Logística industrial também polui
A logística de transporte ao redor de parques industriais e para transporte de cargas em geral também é um desafio para o setor. De acordo com estudo do Fórum Econômico Mundial, com dados de 2019, o Brasil ocupa 71º lugar no ranking de qualidade de infraestrutura de transportes, dentre 141 países.
Cerca de 60% do transporte de cargas no Brasil é realizado por rodovias e a maioria dos caminhões são abastecidos por combustíveis fósseis.
O governo brasileiro tenta diminuir o impacto causado pela frota terrestre com o projeto de lei “Combustível do Futuro”, apresentado em fevereiro do ano passado. O projeto foi aprovado, após emendas, em setembro, e aguarda sanção presidencial.
O Projeto de Lei pretende aumentar a mistura obrigatória do biodiesel (derivado de óleos vegetais) no diesel para 20%, a partir de 2031. Enquanto isso, o país patina na expansão da malha ferroviária, ocupada majoritariamente pelo transporte de minérios de ferro.
Licenciamento é falho e qualidade do ar fica prejudicada
Outro grande problema está no licenciamento. A qualidade de ar em determinado lugar não é um fator considerado no licenciamento ambiental de novas indústrias para a região.
“Quando se trata de licenciamentos ambientais frequentemente ocorre que a qualidade do ar não é devidamente avaliada ao conceder uma licença ambiental para uma indústria ou empreendimento. Muitas vezes, não se leva em consideração que a área já pode estar saturada com altas concentrações de poluentes. Isso significa que, ao permitir a instalação de uma nova indústria em uma região que já possui um histórico de poluição elevada, a qualidade do ar não é monitorada como deveria”, pontua Helen Souza, pesquisadora do Instituto Energia e Meio Ambiente.
“Em São Paulo, mesmo com essa poluição, a gente tem uma regulamentação muito diferente do resto do Brasil. Então, se você pensar o que acontece em outros estados você fica ainda mais preocupado”, alerta.
O Conselho Nacional do Meio Ambiente (Conama), estabeleceu em 1989 um programa nacional para o controle da qualidade do ar. Na época, previu que existisse no país uma rede de monitoramento da poluição, com equipamentos capazes de fazer a medição, além de planos para episódios críticos da poluição do ar.
“As estações de monitoramento padrão ouro, entre muitas aspas, são aqueles acampamentos técnicos que detalham a qualidade do ar. Acontece que no norte do Brasil e em alguns estados não há monitoramento oficial, só monitoramento que a gente chama de baixo custo”, avalia Souza.
O monitoramento da qualidade do ar não abrange o país todo. O Rio de Janeiro conta com mais de 90 estações, São Paulo fica em segundo lugar com quase 80 pontos de monitoramento oficiais. Na região norte não há nenhum ponto de monitoramento sob gestão de um órgão estadual, como a CETESB, que atua em São Paulo, ou o INEA, que realiza o monitoramento no Rio.

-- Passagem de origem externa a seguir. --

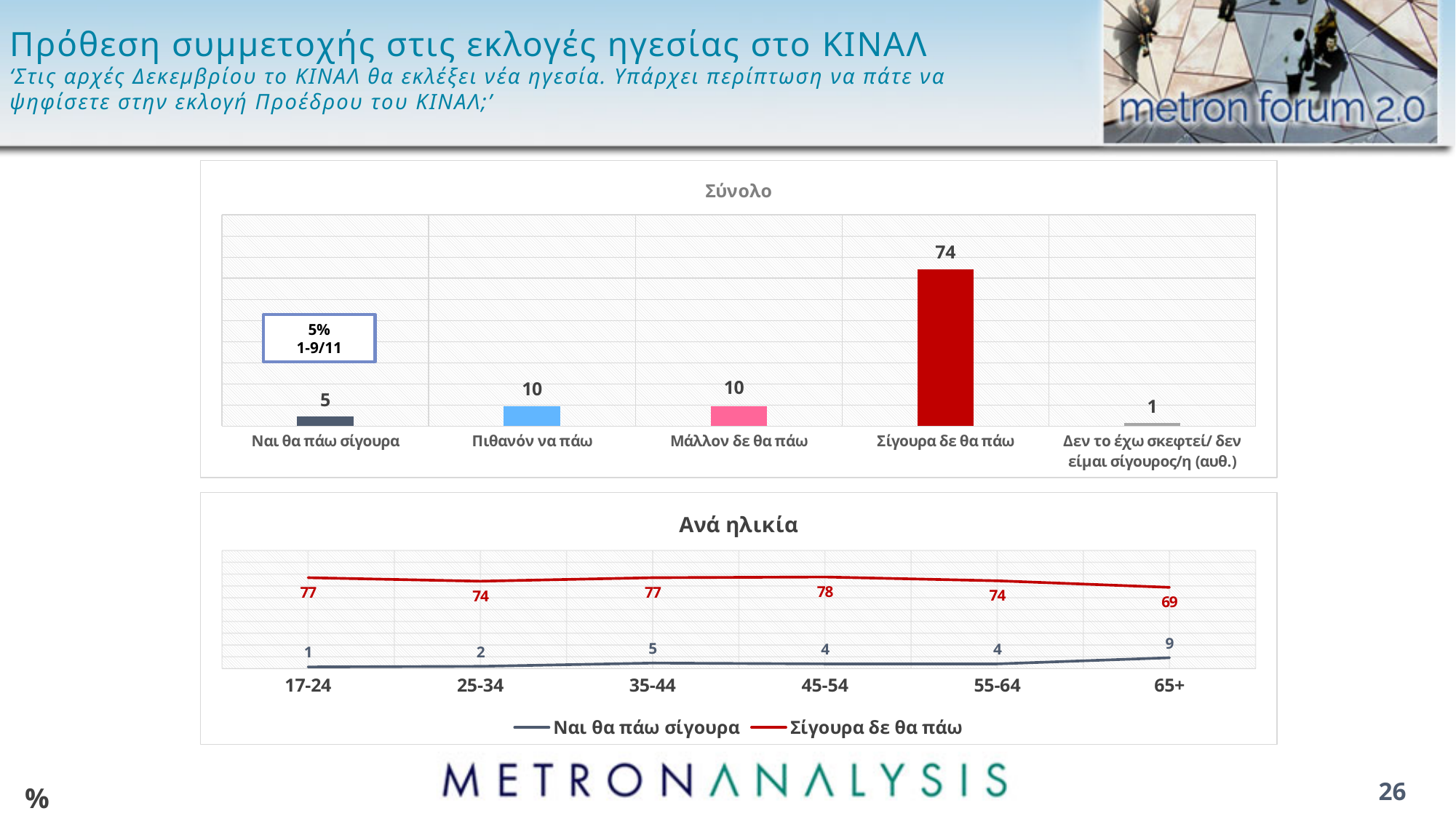
In the 'Σύνολο' chart, what is the value for 'Σίγουρα δε θα πάω'? 74 In the 'Ανά ηλικία' chart, what is the value of 'Σίγουρα δε θα πάω' for the 65+ age group? 69 In the 'Σύνολο' chart, what is the difference between 'Σίγουρα δε θα πάω' and 'Πιθανόν να πάω'? 64 In the 'Σύνολο' chart, which category has the lowest value? Δεν το έχω σκεφτεί/ δεν είμαι σίγουρος/η (αυθ.) In the 'Σύνολο' chart, how many categories are shown? 5 In the 'Ανά ηλικία' chart, which age group has the highest value for 'Σίγουρα δε θα πάω'? 45-54 In the 'Σύνολο' chart, which category has the highest value? Σίγουρα δε θα πάω In the 'Ανά ηλικία' chart, how many series does the legend list? 2 In the 'Ανά ηλικία' chart, what is the difference between 'Σίγουρα δε θα πάω' and 'Ναι θα πάω σίγουρα' for the 17-24 age group? 76 In the 'Σύνολο' chart, what is the value for 'Ναι θα πάω σίγουρα'? 5 What kind of chart is the 'Σύνολο' chart? bar chart In the 'Ανά ηλικία' chart, what is the value of 'Ναι θα πάω σίγουρα' for the 35-44 age group? 5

A Política Nacional da Qualidade do Ar virou lei apenas em 2024, após 35 anos de debates. O Ministério do Meio Ambiente e Mudança do Clima, por meio de nota, disse que a resolução permitirá avanços em ações fundamentais, como a prevenção, a visão sistêmica, o desenvolvimento sustentável, a preservação da saúde pública, do bem-estar e da qualidade ambiental. Mas esclarece que a responsabilidade do licenciamento ambiental é competência estadual. “Trata-se de instrumento adequado para o acompanhamento dos impactos causados pela poluição, considerando as condicionantes estabelecidas para manter o nível de emissões de poluentes dentro dos limites adequados e considerados seguros para o meio ambiente e a saúde humana”, finaliza a nota.
Já o Ministério do Desenvolvimento, Indústria, Comércio e Serviços, que é o responsável por impulsionar o setor industrial brasileiro, informou à reportagem, também por meio de nota, que a única atividade da pasta para o enfrentamento da poluição industrial é elaborar a Estratégia Nacional de Descarbonização Industrial.